Username
Password
The Power of Half, Phase 2
Posted by Kevin Salwen on 03.08.2011Share

Yesterday was one of the most exciting days our family has had since we launched our project in Fall 2006. The big news: Programming began at the first two Power of Half schools.

For more than six months, we've been working with our friend, Dr. Ed Morris, to craft a curriculum to teach kids that they can learn by giving. Ed's view, from the day he approached us at a book signing, was this: "I know you created this for white soccer moms, but it's the poor black kid who needs The Power of Half." Those kids, he argued, need to feel powerful through giving instead of the more destructive means of joining gangs or having babies.

So, Ed and our family pulled together our best thinking. Then we asked the faculty at Bear Creek Middle School and Oakley Elementary School in South Fulton (outside Atlanta) for their input and help. They responded with incredible ideas, adding strategies and perspective -- "you know what might work better..." -- encouragement and support ("you know, this could help tame bullying too...") We asked others for their help too, including Kwame Griffith of Teach for America and my sister Val (the school psychologist at Rye Middle School).

The result is a 7-week program designed to change the trajectory for poor public-school kids. Using the tagline, Giving Changes Everything, we start with programs that will acknowledge that children are hurting -- lost fathers, abusive families, broken homes -- and then move them through a process of asset analysis (yes, I have resources), visioning (I can see a better future) and giving (I have what the world needs!) At least that's the short version.

The launch day was a blast. Minutes before, teachers stood on ladders in the gym, taping up a makeshift video screen made of paper ("it's better than these cinder block walls," one told me.) When a loud-speaker was in some kids' sight-lines, special guest Ric Ross of Capitol Records hustled to move it. Fulton County School Board Linda Bryant vice president beamed as she prodded the Bear Creek students to exercise their power to be responsible citizens and great students. Principals Darron Franklin of Bear Creek and Vonnie Thompson of Oakley smiled like proud parents of a newborn.

In short, the goal is this: To help kids grab some sense of how much power they have to control their decisions and their world, through better grades and better behavior.

We'll be tracking the progress of the project, through pre- and post-test instruments and our own observations. We'll keep you posted!

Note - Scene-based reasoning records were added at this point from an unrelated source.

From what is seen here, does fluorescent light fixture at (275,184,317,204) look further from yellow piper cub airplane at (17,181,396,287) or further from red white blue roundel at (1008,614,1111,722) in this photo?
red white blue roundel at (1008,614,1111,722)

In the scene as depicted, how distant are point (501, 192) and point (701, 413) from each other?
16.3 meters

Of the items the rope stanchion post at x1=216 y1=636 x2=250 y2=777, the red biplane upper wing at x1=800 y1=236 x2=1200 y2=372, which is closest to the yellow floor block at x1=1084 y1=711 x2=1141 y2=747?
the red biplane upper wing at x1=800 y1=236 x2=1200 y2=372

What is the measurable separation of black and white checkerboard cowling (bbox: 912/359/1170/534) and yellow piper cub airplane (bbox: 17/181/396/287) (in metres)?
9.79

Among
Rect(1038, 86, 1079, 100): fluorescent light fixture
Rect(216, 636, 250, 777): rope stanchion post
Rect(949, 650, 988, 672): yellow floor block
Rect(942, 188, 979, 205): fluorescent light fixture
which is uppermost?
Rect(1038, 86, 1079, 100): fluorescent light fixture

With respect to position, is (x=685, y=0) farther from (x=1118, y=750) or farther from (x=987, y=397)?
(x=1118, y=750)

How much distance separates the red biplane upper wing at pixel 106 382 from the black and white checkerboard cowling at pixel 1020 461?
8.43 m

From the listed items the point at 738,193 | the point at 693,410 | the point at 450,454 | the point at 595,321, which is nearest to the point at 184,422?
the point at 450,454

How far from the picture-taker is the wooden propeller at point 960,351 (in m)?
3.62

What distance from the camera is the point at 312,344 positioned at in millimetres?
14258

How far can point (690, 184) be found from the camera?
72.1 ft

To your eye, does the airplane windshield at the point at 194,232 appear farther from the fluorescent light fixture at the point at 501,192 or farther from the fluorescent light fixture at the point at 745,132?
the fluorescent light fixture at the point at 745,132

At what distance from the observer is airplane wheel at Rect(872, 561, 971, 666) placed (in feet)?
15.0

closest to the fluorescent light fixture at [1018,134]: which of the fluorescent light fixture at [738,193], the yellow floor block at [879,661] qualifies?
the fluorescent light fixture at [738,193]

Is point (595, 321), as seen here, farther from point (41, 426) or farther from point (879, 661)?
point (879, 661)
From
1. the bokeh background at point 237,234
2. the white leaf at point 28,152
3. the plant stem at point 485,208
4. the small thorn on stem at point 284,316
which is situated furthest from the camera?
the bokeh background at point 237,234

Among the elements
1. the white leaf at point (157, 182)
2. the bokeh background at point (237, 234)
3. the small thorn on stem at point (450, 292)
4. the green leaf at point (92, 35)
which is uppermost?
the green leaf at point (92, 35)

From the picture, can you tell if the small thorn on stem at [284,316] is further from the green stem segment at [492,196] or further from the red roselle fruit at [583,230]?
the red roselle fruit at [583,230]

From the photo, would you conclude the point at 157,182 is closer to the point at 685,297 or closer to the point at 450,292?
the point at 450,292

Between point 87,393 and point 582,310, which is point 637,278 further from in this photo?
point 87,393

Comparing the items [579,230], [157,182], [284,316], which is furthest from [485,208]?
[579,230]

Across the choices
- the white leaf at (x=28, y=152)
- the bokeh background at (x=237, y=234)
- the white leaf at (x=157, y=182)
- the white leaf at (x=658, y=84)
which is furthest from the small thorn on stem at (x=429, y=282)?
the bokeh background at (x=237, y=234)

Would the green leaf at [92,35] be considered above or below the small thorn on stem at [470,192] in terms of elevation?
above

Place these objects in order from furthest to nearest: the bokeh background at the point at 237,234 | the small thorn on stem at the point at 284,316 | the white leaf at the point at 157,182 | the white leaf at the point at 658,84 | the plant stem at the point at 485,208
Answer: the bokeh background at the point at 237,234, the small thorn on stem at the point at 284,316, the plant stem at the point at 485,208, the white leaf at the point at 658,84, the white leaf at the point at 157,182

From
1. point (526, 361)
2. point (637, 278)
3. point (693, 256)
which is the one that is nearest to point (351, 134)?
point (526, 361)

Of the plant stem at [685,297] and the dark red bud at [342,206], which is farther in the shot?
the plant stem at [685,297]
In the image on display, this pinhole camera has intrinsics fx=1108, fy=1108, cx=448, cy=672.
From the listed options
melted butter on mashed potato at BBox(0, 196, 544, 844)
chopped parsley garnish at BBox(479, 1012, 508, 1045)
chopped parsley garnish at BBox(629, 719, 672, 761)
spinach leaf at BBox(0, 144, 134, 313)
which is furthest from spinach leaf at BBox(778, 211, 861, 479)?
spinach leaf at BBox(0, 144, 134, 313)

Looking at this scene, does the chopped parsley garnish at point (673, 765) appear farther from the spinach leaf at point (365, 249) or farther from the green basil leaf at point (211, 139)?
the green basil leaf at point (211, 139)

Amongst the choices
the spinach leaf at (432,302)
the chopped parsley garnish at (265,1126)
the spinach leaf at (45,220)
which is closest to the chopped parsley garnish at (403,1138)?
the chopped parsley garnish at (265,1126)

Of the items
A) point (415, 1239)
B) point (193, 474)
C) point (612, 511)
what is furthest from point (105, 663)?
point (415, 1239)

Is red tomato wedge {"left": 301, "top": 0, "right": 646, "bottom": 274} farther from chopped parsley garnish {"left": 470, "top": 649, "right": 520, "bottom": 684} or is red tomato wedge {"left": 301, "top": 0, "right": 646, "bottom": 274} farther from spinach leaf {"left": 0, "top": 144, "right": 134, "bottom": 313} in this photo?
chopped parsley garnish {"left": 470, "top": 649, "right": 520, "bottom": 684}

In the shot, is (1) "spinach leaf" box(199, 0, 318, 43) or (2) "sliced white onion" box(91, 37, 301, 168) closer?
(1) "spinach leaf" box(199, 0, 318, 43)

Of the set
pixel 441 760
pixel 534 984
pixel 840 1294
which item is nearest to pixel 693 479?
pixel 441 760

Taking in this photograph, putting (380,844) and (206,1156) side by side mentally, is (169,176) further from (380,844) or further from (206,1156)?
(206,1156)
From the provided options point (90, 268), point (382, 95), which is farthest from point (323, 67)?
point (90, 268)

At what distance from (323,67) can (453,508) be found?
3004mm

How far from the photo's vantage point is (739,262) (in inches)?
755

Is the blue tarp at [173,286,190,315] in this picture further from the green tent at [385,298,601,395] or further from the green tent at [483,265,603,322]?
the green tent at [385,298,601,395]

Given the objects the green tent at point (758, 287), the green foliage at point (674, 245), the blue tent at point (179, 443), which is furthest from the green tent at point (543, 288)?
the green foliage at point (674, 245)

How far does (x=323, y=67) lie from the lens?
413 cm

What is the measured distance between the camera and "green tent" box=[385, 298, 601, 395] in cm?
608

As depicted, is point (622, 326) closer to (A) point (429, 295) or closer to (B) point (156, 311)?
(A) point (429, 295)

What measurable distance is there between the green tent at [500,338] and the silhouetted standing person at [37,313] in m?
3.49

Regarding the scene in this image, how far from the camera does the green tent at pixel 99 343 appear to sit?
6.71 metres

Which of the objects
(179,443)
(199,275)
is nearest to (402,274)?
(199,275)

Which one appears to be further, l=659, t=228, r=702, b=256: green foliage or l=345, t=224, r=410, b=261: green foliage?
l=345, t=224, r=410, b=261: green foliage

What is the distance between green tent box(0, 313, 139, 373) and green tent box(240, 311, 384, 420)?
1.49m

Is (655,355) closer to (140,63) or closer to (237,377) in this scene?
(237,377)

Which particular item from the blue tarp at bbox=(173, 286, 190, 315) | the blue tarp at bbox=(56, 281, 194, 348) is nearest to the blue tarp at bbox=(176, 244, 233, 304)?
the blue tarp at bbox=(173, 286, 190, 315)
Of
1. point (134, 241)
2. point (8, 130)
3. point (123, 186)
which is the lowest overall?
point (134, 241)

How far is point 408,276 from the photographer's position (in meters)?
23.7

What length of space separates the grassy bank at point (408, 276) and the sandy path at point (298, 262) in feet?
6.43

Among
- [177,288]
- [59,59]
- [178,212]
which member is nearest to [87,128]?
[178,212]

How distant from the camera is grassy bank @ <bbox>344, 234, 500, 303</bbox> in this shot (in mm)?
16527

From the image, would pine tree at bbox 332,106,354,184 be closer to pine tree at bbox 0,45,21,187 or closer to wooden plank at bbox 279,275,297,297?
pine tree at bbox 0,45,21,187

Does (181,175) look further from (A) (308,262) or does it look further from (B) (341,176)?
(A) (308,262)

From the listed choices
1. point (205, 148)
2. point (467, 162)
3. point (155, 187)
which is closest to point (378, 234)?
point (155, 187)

WOW! This has touched me in a way I haven't felt in a long time, and I am ALWAYS trying to figure out a more influential angle on why it's important to give. "… feel powerful through giving…" is brilliant! In my (admittedly small) efforts to raise money for The Hunger Project, I have been focusing on the 'feel good' aspect of giving. It seemed like the easiest sell, even though in my own giving I am well aware of the POWER it also instills. Sure, it feels good, but I can attest that it's the feeling of taking responsibility for the state of the world that means the most. Seeing what you want to change and taking action on it fundamentally changes your perspective. It's not an isolated act of being pleased with yourself; it's a stake in the ground about being partners with all of humanity. The notion of showing kids that they have resources/assets (which that idea alone can change the world), allowing them to imagine a better future, and then making giving a part of the vision is just brilliant, I can't even think of a better word. And it's not just marketing. It's true. By giving to others we feel empowered, capable, generous, mature, committed, and last but not least, important. You can't accomplish anything of great value if you feel lowly, that you're inconsequential or just a peon in life. Lots of people feels like peons, and there's no power in it. Showing those kids that they have gifts to give and that they make a difference will enable them to feel important, which will help them in every endeavor in their lives. I am LIT UP by your program and wish you and everyone associated with it all the best. For myself, I'm going to take this awesome idea of feeling powerful through giving and spread the word wherever I can. Thank you, Salwens, for all that you do.
Posted by Kyle at 1:16pm on 03.11.2011

Thanks Sandy and Kirk. Our goal is to create programming that is replicable in any school that wants it. We love the idea of spreading the message of giving far and wide.
Posted by Kevin at 8:59pm on 03.10.2011

i hope this is so successful that it is incorporated into the curriculum of all the schools in the atlanta area. what a gift to a child.....the idea that no matter what their situation, that there is something that they can give to another.